-- START Text segment --

I am happy to report that the resort seach feature issues have been corrected. You should now be able to perform a search by resort and actually have only that resort returned in the results instead multiple resorts.

I will be working on an advanced search feature in the future that will provide more search options.


----------



## jancurious (Jul 17, 2007)

Wow Dioxide!  Your site is really great & such a benefit to all of us.  Thank you so much for your efforts!

All you need now is to add a few Google ads on the side to supplement your income.  I'm serious!  You really deserve it!    

Jan


----------



## JimC (Jul 24, 2007)

Nice database.  Just added Aruba Ocean Club where MVCI exercised ROFR.


----------



## chkvtzn (Aug 14, 2007)

Does anyone have any recent sales info on platinum Ocean Pointe to add?

Perhaps a link to this website should be added to the Marriott sticky.


----------



## Dave M (Aug 14, 2007)

Good idea! I have added a link in the ROFR part of the FAQ sticky.


----------



## JimC (Aug 14, 2007)

As a ROFR seller I find MVCI's process to be cumbersome.  Several weeks after exercising on the ROFR they send you a new contract to sign.  So they really do not step into the buyer's position other than to give you the same net as the original contract stated.

-- END Text segment --
-- START Excerpted data --

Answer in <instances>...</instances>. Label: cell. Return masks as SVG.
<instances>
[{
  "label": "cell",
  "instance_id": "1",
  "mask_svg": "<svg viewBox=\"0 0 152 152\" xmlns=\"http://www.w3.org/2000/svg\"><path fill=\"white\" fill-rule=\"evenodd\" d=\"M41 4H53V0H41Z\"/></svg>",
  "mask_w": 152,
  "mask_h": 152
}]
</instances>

-- END Excerpted data --

Goals:
1. Print the passage of the forum thread about the resort sales database, starting with "## JimC (Jul" and going on through "Pointe to add?".
2. List every distinct username that appears as a post header in the forum thread about the resort sales database.
3. Pick up the forum thread about the resort sales database after its last sentence and continue it.

Results of the tasks:
1.
## JimC (Jul 24, 2007)

Nice database.  Just added Aruba Ocean Club where MVCI exercised ROFR.


----------



## chkvtzn (Aug 14, 2007)

Does anyone have any recent sales info on platinum Ocean Pointe to add?

2. jancurious, JimC, chkvtzn, Dave M

3.
I did not think it worth the effort to push the issue, but it is certainly a foreign interpretation of ROFR from what I am accustomed to.  Now I have to wait for MVCI corporate closing group to process this.  I hope they have improved their performance from the last time I dealt with them.


----------



## Dave M (Aug 14, 2007)

Jim -

Most of Marriott's ROFR provisions, as contained in individual resort CC&Rs, require that Marriott, if it chooses to exercise ROFR, must do so on the same terms as in the third party offer you agreed to. Thus, you might consider, if you sell (or purchase!) another Marriott timeshare, including a clause that requires closing within a certain period of time (e.g., six weeks) and stating that time is of the essence. Since Marriott controls the entire closing process when it exercises its ROFR, it should have no excuse for failing to close timely.


----------



## minoter (Aug 14, 2007)

If this data base is kept current, the resale and ROFR information will be helpful. Thanks for setting up the web site.

I have emailed the site address to the nearly 400 members of the Ocean Pointe Yahoo news group.


----------



## thinze3 (Aug 14, 2007)

*Aruba*

Sure looks like Marriott is gobbling up the Aruba resorts!


----------



## TSResalez (Sep 25, 2007)

dioxide45 said:


> I have created and put online a website where you can post your ROFR information. The address is http://dioxide45.tripod.com/rofr.html .
> 
> Due to this just being in its infancy, I have limited it just to Marriott properties for the time being. Doing this will help test out the database.
> 
> ...




is there any form of preventing someone from putting false information on there? I wish I would have bought and had ROFR pass on some of those prices...


----------



## thinze3 (Sep 25, 2007)

As the prices continue to go up, in 3-5 years you'll be saying the same thing about today's prices. IMO


----------



## dioxide45 (Sep 25, 2007)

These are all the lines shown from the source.